Our moon has long been surrounded by a certain mystical quality that has held us in thrall since time unremembered. Numerous legends across cultures have sprung up around that luminous ball in the sky, and throughout history strange tales and stories have gravitated towards it. A very curious mystery that has long surrounded the moon are the mysterious lights that have the habit of dotting its surface, and for which we have no known answer.
The phenomenon known as “transient lunar phenomenon (TLP) or “lunar transient phenomenon (LTP),” covers the recurring observation of mysterious flashes of light on the surface of the moon, and these can take several forms. Sometimes it appears as a sort of glowing mist or patch, while at others it can be merely a change in coloration of the surface, glowing tracts of area, and still more spectacular are momentary flashes, or longer-lasting star-like pinpoints of light of varying intensity, as well as twinkling, sparkling lights that can last for minutes to hours at a time, often red or pink in hue. The phenomenon of these mysterious lights on the moon has been recorded for centuries, all the way back to the 6th century. One of the earlier modern reports was made on April 19, 1787, when the respected British astronomer Sir William Herschel observed three bright red glowing spots on the dark section of the lunar surface, with the brightest of these being reported as having a luminosity in excess of that of a comet, and which he surmised were caused by volcanic eruptions.
These strange lights have been sighted regularly all the way up into the 20th century and beyond, with hundreds and hundreds of logged reports of it, both by professional astronomers and amateurs alike from all over the globe. It was finally given the name “transient lunar phenomenon” in 1968, when British astronomer Patrick Moore wrote about it in a paper he co-authored called NASA Technical Report R-277 Chronological Catalog of Reported Lunar Events. That same year, the NASA Goddard Space Flight Center made a spectacular report of having seen a cluster of star-like points in the dark area of the moon. The following year the phenomenon was reported by astronauts on the Apollo 11 mission just a day before their historical moon landing, and astronaut Michael Collins would describe it:
There is an area that is considerably more illuminated than the surrounding area. It just has — seems to have a slight amount of fluorescence to it. A crater can be seen, and the area around the crater is quite bright.
Later Apollo missions would have other experiences with the phenomenon as well. In 1972, astronauts with the Apollo 17 mission observed the strange sight on several occasions. Lunar Module Pilot Harrison Schmitt witnessed a very bright flash of light from orbit just north of crater Grimaldi, and Command Module Pilot Ronald Evans also saw a slightly dimmer flash the following day in the vicinity of Mare Orientale, but for all of these sightings through the centuries no one is quite sure what causes these mystery lights on the moon, and we don’t know much more about them than we did centuries ago, despite the fact that they are observed an estimated several times a week. However, there are theories. One possibility is that this is caused by gas escaping from underground cavities to vent out from deep under the surface, a process called “outgassing.” It could also be that these light anomalies are caused by volcanic activity, meteorite strikes, electrostatic charging or discharging caused by the solar wind, light emission caused by rock fracturing, moonquakes or some other seismic phenomenon, or a combination of all of the above. It could also be possible that some reports are misidentifications of terrestrial phenomena, poor observing conditions, or even of course more mysterious culprits such as aliens and UFOs.
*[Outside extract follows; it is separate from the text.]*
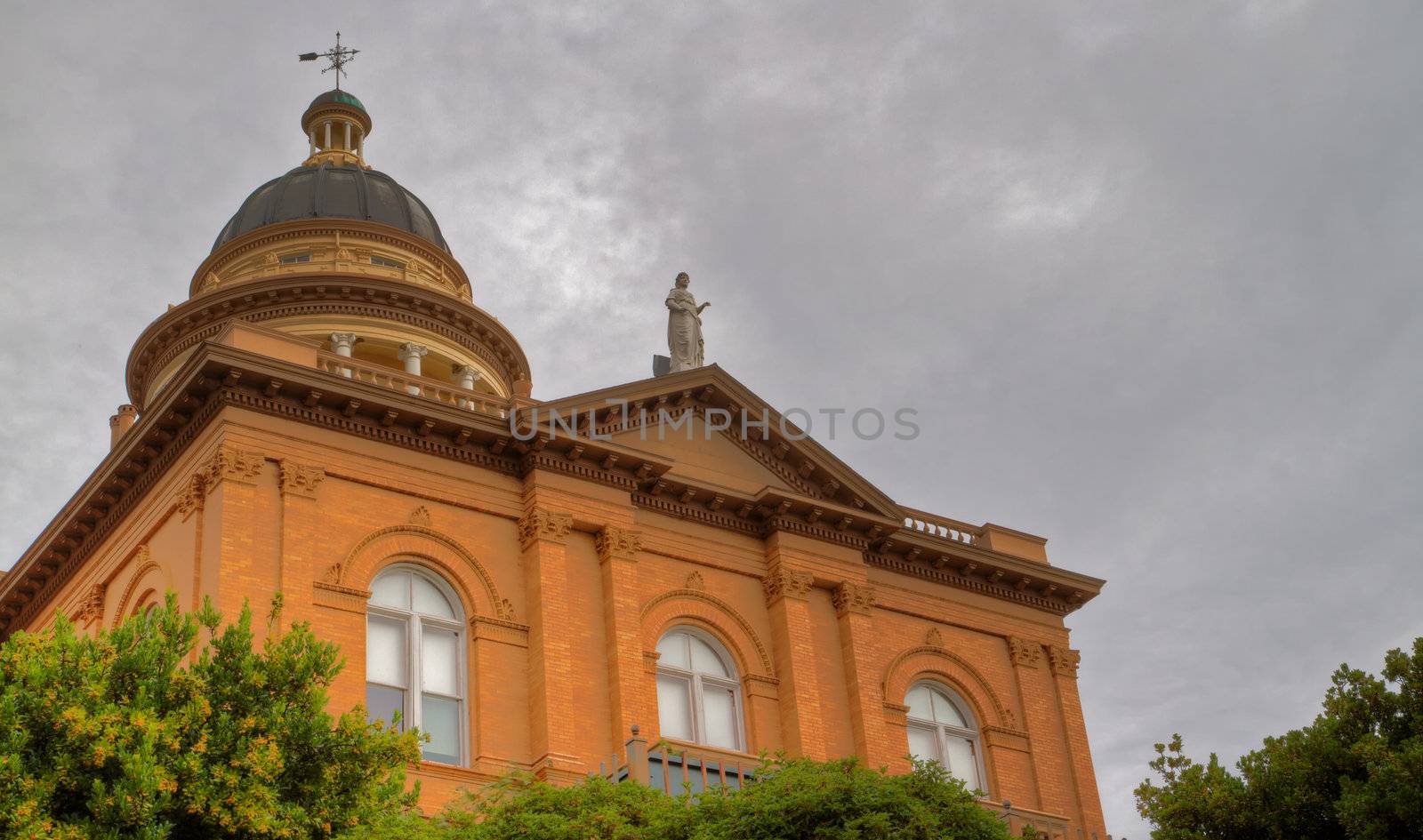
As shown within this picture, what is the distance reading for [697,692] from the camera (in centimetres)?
3103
The fact that the phenomena has been observed for so long and is so well-documented yet poorly understood, has frustrated and baffled astronomers for decades. The transient and often very sporadic and fleeting nature of the lights have made them hard to adequately document and study, and there have been some who have doubted they are really even a real lunar phenomenon at all. There have been renewed efforts in recent years to try and understand the phenomena, such as by the Association of Lunar and Planetary Observers and the British Astronomical Association, who are cooperating to try and keep an eye on where the lights have been seen in the past. There is also the ambitious telescope system erected outside of Seville, Spain, by the team of Hakan Kayal, Professor of Space Technology at Germany’s University of Würzburg. This telescope is meant to be dedicated to casting a fixed, unwavering eye towards the moon, equipped with advanced AI and dual cameras with the aim of detecting, confirming, cataloguing, and recording the mysterious lights in an effort to gain more understanding of their secrets.
For now, the moon continues to frequently flash lights and twinkle in the night, and we have no idea why. Is it some natural phenomenon, aliens, or some mixture of them? We don’t know any more now than we did hundreds of years ago, and it remains just another of the moon’s many mysteries.